1. Why do you think the title of the book is The Interloper? Who or what is the interloper?
2. The Interloper portrays very different responses to death: the silent approach that denies death and the openly obsessional response of the Stocking family. How does Owen react to and embody the varied forms of mourning?
3. The Stockings are not seeking revenge. What do you think is involved in Owen’s decision to seek revenge for CJ’s death?
4. Owen thinks he is “in fine shape medically and psychologically” and considers himself “a civilized person, probably around 80% acclimated to the society” in which he lives. How does his lack of self-awareness set the tone for the book?
5. What other clues indicate that Owen’s account might not be entirely reliable?

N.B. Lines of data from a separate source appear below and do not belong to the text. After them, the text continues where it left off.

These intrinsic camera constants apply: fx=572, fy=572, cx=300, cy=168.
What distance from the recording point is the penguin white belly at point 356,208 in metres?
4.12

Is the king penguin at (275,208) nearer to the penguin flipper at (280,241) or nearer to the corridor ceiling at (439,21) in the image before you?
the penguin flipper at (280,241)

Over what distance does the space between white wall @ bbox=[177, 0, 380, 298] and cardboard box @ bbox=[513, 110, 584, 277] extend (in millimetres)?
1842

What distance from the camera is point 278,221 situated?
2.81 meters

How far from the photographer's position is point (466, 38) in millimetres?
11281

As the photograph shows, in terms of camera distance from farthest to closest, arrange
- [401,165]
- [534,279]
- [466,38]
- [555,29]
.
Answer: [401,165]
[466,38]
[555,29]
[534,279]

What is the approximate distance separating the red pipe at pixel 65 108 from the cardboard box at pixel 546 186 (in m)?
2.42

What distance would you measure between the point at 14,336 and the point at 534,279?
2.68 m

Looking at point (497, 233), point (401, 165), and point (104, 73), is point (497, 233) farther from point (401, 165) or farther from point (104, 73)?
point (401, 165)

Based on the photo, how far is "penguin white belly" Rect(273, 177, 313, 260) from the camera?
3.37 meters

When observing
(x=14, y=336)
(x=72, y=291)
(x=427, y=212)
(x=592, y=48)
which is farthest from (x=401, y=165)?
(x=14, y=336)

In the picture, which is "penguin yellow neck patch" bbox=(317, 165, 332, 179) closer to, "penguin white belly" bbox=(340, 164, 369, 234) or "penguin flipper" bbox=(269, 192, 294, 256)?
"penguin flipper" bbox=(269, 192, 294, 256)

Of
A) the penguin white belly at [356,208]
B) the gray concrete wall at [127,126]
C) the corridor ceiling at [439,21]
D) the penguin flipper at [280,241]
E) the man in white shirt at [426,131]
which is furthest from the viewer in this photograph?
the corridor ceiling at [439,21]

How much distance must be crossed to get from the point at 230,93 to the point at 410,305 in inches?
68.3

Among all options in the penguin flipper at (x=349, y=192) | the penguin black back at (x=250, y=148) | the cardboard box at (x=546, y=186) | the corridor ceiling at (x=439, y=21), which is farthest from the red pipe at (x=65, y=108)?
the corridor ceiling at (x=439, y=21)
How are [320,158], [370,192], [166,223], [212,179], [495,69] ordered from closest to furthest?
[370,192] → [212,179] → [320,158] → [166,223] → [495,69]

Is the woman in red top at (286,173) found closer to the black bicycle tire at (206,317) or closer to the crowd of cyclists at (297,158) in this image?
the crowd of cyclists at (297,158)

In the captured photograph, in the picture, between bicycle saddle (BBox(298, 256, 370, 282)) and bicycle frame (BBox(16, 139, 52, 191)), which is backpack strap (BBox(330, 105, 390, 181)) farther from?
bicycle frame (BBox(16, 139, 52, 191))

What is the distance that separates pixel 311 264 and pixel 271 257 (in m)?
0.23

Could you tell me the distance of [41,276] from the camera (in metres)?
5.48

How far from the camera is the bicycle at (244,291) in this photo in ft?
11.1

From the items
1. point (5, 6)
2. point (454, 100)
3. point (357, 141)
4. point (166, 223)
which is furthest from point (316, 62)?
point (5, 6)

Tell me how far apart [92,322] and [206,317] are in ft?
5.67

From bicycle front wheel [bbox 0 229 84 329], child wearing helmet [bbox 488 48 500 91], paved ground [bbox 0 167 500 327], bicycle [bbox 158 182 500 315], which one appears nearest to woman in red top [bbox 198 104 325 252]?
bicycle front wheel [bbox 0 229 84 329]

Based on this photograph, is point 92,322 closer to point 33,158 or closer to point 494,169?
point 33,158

6. In a very dark manner, The Interloper intertwines comedy with tragedy. What aspects of the book did you find humorous?
7. In a version of epistolary cross-dressing, Owen names his female correspondent based on his deceased cousin, “lethal Lily Hazelton. Hazel-eyed Hazelton, Lily the lily, a trumpet on a slender stem. An invitation for Raven to tend or pluck.” Lily evokes Nabokov’s nicknamed Lolita, “Lolita, light of my life, fire of my loins, my sin, my soul,” whose full name was Dolores Haze. How does Owen’s own unspoken mourning for his lost forbidden love merge with the mourning around him?
8. How does the manipulation of gender work its effects on Owen?
9. When Calvin’s diary reveals something about what he was like, how does it reverberate with his family’s obsessive mourning for him and with Owen’s demented program of revenge?
10. Did you find the ending to be a surprise? What do you think Owen’s intentions were when he met Henry Joseph Raven and what do you think happened—in his own mind and from an external point of view?